>> Begin Input rows
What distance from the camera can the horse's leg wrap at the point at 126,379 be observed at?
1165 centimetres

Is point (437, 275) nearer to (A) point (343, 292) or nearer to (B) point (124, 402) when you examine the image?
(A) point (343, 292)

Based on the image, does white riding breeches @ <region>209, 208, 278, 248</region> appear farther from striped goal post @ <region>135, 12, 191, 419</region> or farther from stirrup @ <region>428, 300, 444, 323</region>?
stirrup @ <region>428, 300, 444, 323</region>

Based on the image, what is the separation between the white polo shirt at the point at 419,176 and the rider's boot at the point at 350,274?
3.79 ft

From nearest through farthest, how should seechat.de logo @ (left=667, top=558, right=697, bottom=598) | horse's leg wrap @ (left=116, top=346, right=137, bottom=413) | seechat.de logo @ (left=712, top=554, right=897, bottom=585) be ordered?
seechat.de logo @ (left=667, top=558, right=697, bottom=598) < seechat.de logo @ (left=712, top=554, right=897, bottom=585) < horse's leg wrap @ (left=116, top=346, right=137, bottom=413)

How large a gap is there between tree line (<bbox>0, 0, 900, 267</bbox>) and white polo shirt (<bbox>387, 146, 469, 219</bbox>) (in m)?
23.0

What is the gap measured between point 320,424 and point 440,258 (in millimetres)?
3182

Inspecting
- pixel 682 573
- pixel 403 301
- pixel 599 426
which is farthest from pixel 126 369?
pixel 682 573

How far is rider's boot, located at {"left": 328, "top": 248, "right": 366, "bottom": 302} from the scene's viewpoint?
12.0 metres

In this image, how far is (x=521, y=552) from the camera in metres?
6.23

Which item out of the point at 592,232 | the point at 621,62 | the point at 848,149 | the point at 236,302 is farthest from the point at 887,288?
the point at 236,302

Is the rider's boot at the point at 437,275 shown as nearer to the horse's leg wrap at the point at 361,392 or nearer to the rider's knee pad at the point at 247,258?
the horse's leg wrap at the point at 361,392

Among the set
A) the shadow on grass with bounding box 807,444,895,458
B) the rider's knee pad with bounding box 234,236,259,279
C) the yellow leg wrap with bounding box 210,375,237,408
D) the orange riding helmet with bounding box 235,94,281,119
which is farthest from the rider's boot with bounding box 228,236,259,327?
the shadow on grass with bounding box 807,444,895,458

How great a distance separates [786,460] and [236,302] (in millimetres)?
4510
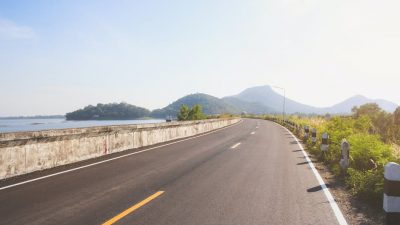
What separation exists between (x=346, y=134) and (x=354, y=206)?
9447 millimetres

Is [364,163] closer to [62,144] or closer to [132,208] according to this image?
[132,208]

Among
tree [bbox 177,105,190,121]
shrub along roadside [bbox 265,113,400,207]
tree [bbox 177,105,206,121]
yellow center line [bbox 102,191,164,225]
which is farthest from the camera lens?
>> End Input rows
>> Begin Input rows
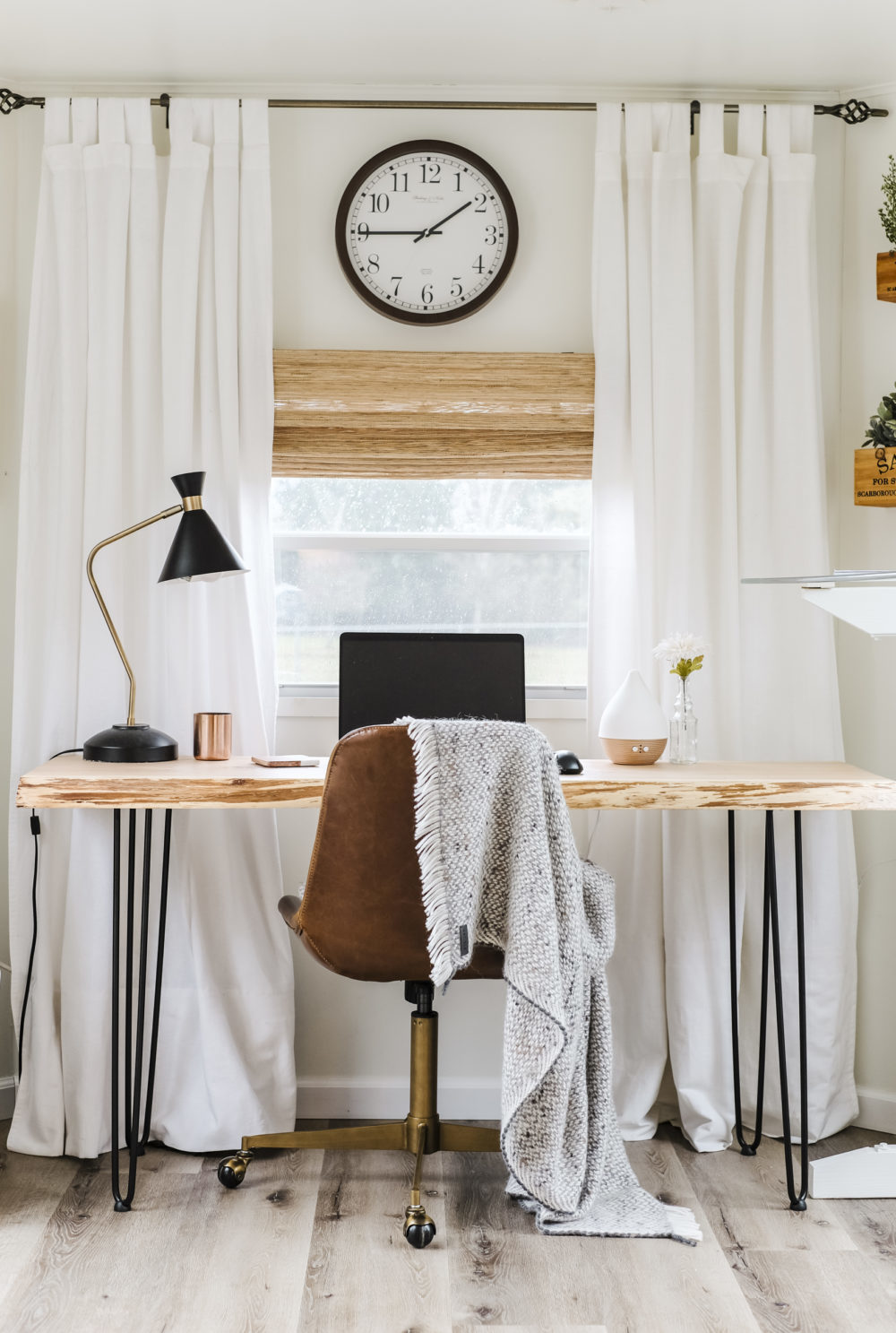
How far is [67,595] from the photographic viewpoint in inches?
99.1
>> End Input rows
* _Exercise directions_: Pull out every line of the entries above that contains the string "region". Case counts.

* _Exercise output_:
Based on the image, does white riding breeches @ <region>209, 208, 278, 248</region> appear farther from striped goal post @ <region>135, 12, 191, 419</region> or farther from stirrup @ <region>428, 300, 444, 323</region>?
stirrup @ <region>428, 300, 444, 323</region>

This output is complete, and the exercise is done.